The writing like everything with an opera has to be done well in advance, and I orchestrate everything. There is not the scurry as with a musical. I was writing on a recent musical and working with my orchestrator until the day before we opened. I love that, because I can make adjustments after I see what happened with an audience. I would love to be able to do that with an opera audience, but there is very little possibility within the structure and schedule of rehearsing an opera where you could do that. Although, happily, with The Lion, the Unicorn, and Me, I have been able to do some rewrites. We did a workshop a year ago, and we did a really quick two days at Glimmerglass where I could try out material in August. Then two weeks ago we did a sing-through and I heard everybody.
Do you see your point of view mirrored in one of the characters in this new opera?
I consider myself first and foremost a dramatist. I’m looking for the dramatic moment. What’s the event? What’s the problem that the event causes? What does it do if the inflection would change? Would you lower your voice after a certain moment?
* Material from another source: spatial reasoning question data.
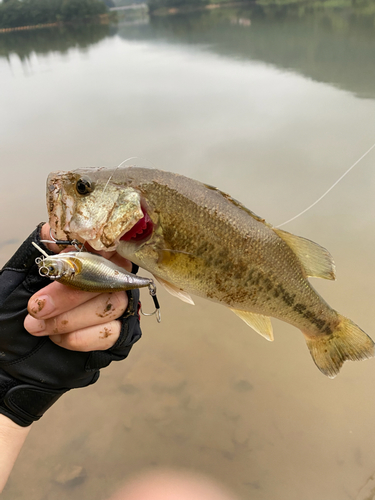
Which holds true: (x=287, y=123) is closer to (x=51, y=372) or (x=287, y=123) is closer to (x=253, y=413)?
(x=253, y=413)

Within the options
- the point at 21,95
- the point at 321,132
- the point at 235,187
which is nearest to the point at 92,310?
the point at 235,187

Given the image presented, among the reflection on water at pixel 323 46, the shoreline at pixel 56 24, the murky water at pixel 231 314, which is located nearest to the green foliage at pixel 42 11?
the shoreline at pixel 56 24

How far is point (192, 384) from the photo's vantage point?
2900 millimetres

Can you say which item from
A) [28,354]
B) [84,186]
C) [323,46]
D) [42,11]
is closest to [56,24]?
[42,11]

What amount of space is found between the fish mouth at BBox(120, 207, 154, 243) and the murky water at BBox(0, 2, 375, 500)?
72.3 inches

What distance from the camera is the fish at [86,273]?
3.99ft

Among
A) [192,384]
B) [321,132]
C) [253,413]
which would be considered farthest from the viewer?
[321,132]

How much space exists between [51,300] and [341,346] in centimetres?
149

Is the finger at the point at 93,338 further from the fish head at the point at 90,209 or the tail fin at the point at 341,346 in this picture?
the tail fin at the point at 341,346

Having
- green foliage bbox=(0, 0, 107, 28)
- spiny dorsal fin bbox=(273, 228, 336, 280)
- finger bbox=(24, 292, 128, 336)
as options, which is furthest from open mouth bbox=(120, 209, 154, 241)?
green foliage bbox=(0, 0, 107, 28)

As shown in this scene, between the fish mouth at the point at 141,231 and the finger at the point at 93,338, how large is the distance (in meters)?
0.44

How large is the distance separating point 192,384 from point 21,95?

Would you be humbled? Would you be loud in this place or would you do something softer which would make it surprising?
How do people behave? I watch people all the time. The world is a giant opera. It’s very epic. There’s tragedy and celebration. And there are so many stories that need to be told. Opera requires new stories.
Isn’t that what Francesca offers with her commitment to commissioning twenty-minute operas by new young composer-librettist teams?
Exactly. She is training creative artists. And you can’t be trained in theory. You have to learn by doing. With The Lion, the Unicorn, and Me the young artists are also getting trained in working on a new piece. And we will be hopefully training new ears.
Well, I wish you success with this and I hope you come back here to be part of this new direction that Francesca Zambello is forging.
It is exciting to be part a big picture of the WNO where there is a commitment to a lot of American work and not to rely on old repertory. Also, operas that respond to current events, as many were when they were written. And this will allow a new energy to come into the form.